München – Nach der Rückkehr der Taliban fürchten Beobachter, dass auch Terrorgruppen dort wieder Fuß fassen. Diese Gefahr sieht Peter R. Neumann, Terrorismus-Forscher am Londoner King’s College, nicht. Dennoch würden Bewegungen wie Al-Kaida oder Islamischer Staat vom Abzug der internationalen Truppen profitieren.
Herr Neumann, nach den Anschlägen vom 11. September 2001 marschierten die USA in Afghanistan ein, weil die Täter dort eine sichere Basis gefunden hatten. Droht mit der Rückkehr der Taliban auch die Rückkehr von Terrorgruppen wie Al-Kaida?
Ich denke, dass das nicht unmittelbar droht. Man kann schlecht vorhersagen, was in zwei, drei Jahren sein wird. Aber die Taliban haben aus ihren Fehlern gelernt. Dass sie Osama bin Laden und Al Kaida systematisch Unterschlupf gewährten, war der Hauptgrund für den Angriff der USA und ihrer Verbündeten. Das wollen sie derzeit nicht riskieren und haben Unterstützung durch Al-Kaida auch nicht nötig.
Was unterscheidet die Taliban von vor 20 Jahren von der Bewegung heute?
Sie ist militärisch stärker. Und sie ist pragmatischer. Das ideologische Programm ist zwar dasselbe, aber es haben Leute das Sagen, die meinen, dass man nicht alle Ziele sofort erreichen muss. Das ist aber eine Konfliktlinie innerhalb der Taliban.
Es gibt weiter eine Nähe der Taliban zu Al-Kaida?

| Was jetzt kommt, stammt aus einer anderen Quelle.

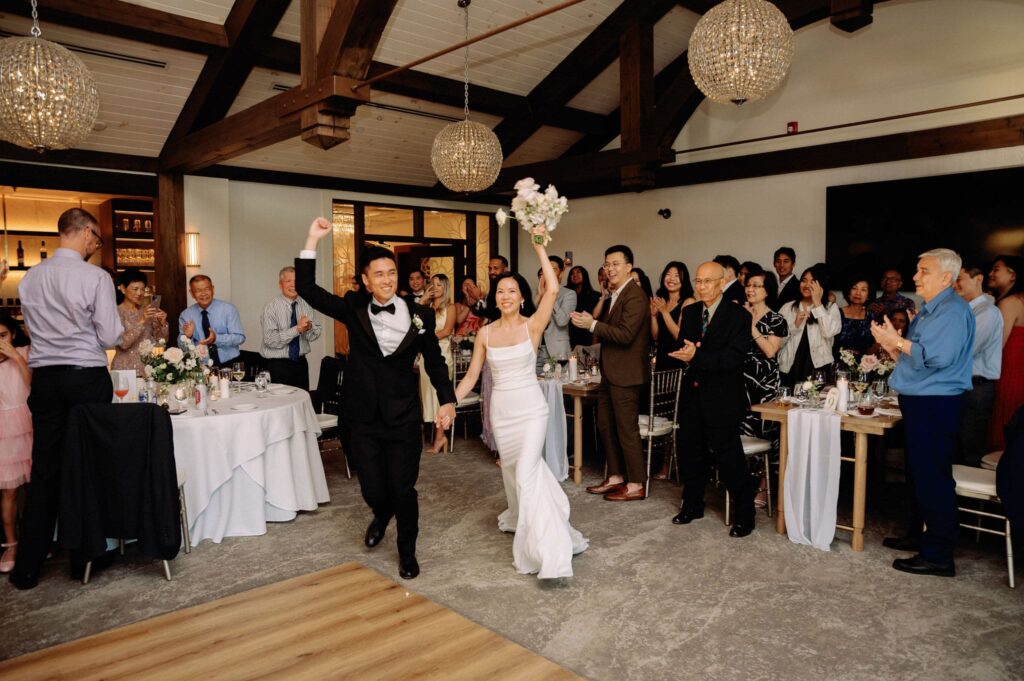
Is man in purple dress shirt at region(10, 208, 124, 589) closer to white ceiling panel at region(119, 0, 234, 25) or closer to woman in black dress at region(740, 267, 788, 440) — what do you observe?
white ceiling panel at region(119, 0, 234, 25)

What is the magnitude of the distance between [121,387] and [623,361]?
344cm

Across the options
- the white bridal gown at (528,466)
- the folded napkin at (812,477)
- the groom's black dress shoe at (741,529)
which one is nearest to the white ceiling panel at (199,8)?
the white bridal gown at (528,466)

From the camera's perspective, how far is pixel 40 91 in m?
4.55

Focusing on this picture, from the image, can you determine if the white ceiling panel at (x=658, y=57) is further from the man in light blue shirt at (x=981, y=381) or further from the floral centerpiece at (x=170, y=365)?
the floral centerpiece at (x=170, y=365)

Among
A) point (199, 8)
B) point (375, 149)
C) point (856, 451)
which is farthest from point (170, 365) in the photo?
point (375, 149)

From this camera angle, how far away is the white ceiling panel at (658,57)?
902 cm

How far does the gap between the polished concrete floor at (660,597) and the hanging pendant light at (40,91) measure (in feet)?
9.24

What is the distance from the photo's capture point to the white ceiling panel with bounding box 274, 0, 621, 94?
7.62 m

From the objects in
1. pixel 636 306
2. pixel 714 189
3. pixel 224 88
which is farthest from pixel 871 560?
pixel 224 88

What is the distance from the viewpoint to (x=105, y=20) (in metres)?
6.29

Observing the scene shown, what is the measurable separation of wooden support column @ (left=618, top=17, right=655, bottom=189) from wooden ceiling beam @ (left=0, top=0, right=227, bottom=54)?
4.47 meters

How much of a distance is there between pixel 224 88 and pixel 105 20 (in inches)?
59.2

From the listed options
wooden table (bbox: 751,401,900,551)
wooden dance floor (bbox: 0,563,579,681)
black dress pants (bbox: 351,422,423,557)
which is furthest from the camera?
wooden table (bbox: 751,401,900,551)

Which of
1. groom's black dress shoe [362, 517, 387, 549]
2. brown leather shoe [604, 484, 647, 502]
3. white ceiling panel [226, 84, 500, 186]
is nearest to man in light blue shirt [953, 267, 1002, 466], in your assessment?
brown leather shoe [604, 484, 647, 502]
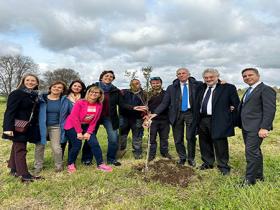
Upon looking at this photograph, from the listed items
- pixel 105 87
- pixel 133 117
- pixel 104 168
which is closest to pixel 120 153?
pixel 133 117

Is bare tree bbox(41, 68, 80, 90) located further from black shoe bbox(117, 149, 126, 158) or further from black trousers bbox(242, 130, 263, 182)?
black trousers bbox(242, 130, 263, 182)

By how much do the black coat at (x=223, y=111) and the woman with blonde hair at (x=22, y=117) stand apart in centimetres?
407

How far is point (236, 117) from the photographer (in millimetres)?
7277

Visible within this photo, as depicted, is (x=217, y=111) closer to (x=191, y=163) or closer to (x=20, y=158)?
(x=191, y=163)

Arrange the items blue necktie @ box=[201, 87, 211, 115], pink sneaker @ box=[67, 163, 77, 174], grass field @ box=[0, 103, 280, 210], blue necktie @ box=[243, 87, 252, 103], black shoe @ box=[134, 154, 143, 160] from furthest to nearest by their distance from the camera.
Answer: black shoe @ box=[134, 154, 143, 160] → pink sneaker @ box=[67, 163, 77, 174] → blue necktie @ box=[201, 87, 211, 115] → blue necktie @ box=[243, 87, 252, 103] → grass field @ box=[0, 103, 280, 210]

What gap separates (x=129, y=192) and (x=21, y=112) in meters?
2.94

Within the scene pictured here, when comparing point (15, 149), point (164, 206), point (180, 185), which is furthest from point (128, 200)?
point (15, 149)

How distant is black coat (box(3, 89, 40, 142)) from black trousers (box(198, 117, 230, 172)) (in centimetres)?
393

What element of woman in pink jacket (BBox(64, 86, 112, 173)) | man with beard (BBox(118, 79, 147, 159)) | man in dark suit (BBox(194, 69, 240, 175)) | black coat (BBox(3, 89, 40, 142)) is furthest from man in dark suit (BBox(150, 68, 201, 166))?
black coat (BBox(3, 89, 40, 142))

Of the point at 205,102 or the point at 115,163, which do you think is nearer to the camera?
the point at 205,102

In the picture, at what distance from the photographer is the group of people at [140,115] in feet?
21.7

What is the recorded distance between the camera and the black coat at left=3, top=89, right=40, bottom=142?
276 inches

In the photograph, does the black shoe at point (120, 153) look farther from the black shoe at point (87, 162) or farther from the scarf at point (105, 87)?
the scarf at point (105, 87)

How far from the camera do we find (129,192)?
256 inches
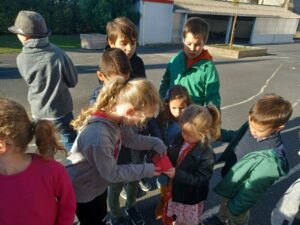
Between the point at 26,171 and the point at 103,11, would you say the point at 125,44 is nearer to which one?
the point at 26,171

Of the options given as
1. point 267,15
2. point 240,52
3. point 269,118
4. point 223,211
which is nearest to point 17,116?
point 269,118

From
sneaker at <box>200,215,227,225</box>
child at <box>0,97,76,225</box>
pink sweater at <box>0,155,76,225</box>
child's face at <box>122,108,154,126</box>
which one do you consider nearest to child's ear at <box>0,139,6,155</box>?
child at <box>0,97,76,225</box>

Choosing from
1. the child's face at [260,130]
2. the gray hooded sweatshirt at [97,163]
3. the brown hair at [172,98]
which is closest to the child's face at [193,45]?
the brown hair at [172,98]

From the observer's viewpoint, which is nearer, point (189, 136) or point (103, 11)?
point (189, 136)

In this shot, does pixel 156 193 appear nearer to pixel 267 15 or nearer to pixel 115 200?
pixel 115 200

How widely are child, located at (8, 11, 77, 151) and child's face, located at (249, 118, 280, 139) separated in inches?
81.1

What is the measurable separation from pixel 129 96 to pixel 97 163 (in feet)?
1.55

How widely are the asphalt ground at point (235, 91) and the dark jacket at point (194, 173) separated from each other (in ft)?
2.58

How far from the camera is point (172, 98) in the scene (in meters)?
2.71

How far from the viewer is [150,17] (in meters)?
19.9

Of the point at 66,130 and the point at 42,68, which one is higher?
the point at 42,68

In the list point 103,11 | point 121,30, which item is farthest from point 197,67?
point 103,11

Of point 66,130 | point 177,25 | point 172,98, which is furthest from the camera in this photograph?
point 177,25

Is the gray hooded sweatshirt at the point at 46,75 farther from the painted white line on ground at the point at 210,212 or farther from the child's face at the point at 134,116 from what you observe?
the painted white line on ground at the point at 210,212
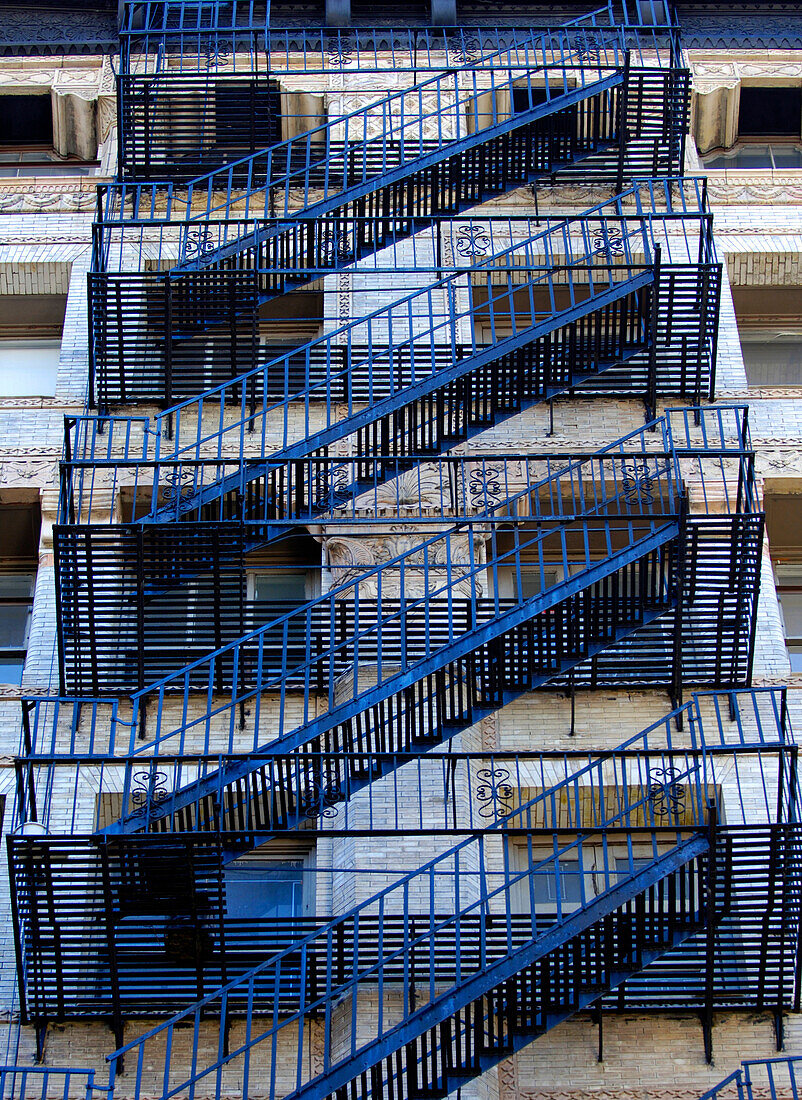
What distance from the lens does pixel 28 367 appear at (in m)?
23.3

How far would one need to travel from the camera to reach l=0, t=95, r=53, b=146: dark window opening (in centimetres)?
2609

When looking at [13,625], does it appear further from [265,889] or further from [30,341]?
[265,889]

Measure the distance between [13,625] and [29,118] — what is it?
7942 mm

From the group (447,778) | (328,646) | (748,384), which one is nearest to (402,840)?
(447,778)

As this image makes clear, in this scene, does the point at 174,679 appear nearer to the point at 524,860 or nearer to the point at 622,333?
the point at 524,860

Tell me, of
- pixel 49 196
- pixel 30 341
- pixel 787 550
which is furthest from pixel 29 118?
pixel 787 550

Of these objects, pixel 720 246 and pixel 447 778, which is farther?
pixel 720 246

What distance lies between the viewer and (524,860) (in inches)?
726

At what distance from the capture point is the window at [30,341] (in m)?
23.2

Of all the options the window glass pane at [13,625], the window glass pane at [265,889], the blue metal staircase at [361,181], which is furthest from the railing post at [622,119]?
the window glass pane at [265,889]

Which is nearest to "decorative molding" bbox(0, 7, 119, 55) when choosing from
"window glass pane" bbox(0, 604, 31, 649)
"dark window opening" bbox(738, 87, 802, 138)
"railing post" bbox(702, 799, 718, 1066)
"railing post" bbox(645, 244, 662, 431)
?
"dark window opening" bbox(738, 87, 802, 138)

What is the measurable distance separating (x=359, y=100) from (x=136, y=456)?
20.8 ft

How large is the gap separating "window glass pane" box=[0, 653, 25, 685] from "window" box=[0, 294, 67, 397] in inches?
141

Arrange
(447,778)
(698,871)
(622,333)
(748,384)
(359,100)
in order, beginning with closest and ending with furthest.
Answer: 1. (698,871)
2. (447,778)
3. (622,333)
4. (748,384)
5. (359,100)
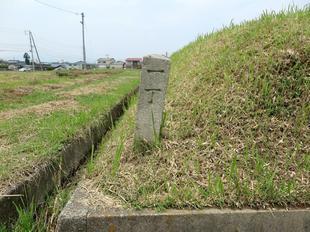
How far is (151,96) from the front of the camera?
2615 millimetres

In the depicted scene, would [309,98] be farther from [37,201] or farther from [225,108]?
[37,201]

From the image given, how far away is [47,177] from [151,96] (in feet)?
4.53

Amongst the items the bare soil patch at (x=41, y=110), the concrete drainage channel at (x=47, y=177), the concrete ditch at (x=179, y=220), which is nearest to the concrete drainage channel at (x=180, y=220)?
the concrete ditch at (x=179, y=220)

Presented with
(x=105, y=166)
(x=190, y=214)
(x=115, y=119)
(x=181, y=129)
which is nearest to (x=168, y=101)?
(x=181, y=129)

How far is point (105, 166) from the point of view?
8.64 ft

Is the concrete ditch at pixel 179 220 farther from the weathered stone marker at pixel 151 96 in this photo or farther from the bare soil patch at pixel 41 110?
the bare soil patch at pixel 41 110

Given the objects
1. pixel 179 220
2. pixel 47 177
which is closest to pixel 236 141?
pixel 179 220

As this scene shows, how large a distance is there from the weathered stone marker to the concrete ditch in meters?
0.86

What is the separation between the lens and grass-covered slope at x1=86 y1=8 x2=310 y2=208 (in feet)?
7.01

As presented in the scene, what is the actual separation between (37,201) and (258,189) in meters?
1.99

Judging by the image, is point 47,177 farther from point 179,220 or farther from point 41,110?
point 41,110

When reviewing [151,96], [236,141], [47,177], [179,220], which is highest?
[151,96]

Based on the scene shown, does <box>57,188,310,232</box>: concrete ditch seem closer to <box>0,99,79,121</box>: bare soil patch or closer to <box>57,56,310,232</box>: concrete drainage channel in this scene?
<box>57,56,310,232</box>: concrete drainage channel

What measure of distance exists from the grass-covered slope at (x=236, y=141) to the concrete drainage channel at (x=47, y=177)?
1.91 ft
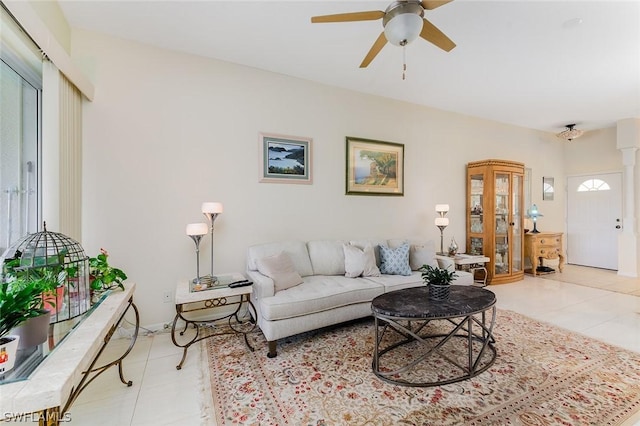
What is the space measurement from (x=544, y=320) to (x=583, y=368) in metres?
1.05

Es gibt über Jahre gewachsene Verbindungen, die irgendwann auch wieder mehr Gewicht bekommen könnten. Es gibt auch UN-Berichte über vereinzelte Al-Kaida-Präsenz in Afghanistan. Aber bei den Taliban will man sich nicht Osama bin Ladens Nachfolger ins Haus holen. Al-Kaida-Ausbildungslager, die Ziel von Luftschlägen sein könnten, wird man momentan eher aktiv verhindern.
Gilt das auch für andere Terrorgruppen wie den IS?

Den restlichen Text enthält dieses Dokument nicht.